▸ **WHAT NEEDS TO BE DONE**
Report every line of the material that contains the string "States".

────────────────

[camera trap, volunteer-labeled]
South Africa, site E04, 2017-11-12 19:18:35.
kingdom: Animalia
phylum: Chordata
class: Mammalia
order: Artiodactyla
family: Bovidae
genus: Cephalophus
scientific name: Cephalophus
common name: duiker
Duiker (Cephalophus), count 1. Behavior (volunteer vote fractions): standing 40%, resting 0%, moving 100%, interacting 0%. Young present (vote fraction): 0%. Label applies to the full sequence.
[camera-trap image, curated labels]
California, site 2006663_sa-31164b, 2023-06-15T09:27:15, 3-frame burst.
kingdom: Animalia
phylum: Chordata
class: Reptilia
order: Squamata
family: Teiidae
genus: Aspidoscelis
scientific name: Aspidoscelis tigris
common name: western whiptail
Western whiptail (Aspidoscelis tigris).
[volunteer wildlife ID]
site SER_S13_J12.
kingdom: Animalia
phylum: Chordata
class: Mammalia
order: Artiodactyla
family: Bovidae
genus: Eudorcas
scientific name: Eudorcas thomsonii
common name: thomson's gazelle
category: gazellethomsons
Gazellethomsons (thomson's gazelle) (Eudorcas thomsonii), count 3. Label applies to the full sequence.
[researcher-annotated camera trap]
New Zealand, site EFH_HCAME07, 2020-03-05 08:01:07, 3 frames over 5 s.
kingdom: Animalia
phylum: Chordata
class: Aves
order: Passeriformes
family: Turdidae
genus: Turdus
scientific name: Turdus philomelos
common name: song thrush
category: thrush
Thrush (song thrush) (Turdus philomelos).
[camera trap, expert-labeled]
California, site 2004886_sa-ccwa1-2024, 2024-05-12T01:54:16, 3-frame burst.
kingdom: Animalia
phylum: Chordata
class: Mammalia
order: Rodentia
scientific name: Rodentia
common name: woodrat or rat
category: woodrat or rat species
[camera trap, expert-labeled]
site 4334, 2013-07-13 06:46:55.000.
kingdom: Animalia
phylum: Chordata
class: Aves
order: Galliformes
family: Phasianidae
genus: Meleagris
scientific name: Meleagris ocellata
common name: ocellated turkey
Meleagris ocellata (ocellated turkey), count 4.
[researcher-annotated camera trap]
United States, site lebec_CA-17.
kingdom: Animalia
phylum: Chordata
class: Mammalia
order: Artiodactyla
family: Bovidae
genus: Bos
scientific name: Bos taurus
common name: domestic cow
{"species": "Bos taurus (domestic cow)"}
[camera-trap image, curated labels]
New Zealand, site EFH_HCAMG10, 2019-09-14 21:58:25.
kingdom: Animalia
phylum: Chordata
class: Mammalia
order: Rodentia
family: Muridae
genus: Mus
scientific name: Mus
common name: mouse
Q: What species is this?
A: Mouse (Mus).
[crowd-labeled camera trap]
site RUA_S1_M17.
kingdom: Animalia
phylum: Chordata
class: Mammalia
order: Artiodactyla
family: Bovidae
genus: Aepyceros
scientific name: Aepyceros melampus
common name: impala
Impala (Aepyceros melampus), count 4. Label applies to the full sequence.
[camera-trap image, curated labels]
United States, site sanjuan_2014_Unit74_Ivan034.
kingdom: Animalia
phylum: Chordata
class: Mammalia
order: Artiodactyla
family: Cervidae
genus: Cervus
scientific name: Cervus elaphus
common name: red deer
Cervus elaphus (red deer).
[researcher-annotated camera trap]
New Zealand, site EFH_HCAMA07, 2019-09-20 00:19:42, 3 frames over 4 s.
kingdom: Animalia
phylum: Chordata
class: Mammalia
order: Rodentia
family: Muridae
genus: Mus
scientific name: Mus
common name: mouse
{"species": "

────────────────

▸ **ANSWER FOR THIS EXERCISE**
United States, site lebec_CA-17.
United States, site sanjuan_2014_Unit74_Ivan034.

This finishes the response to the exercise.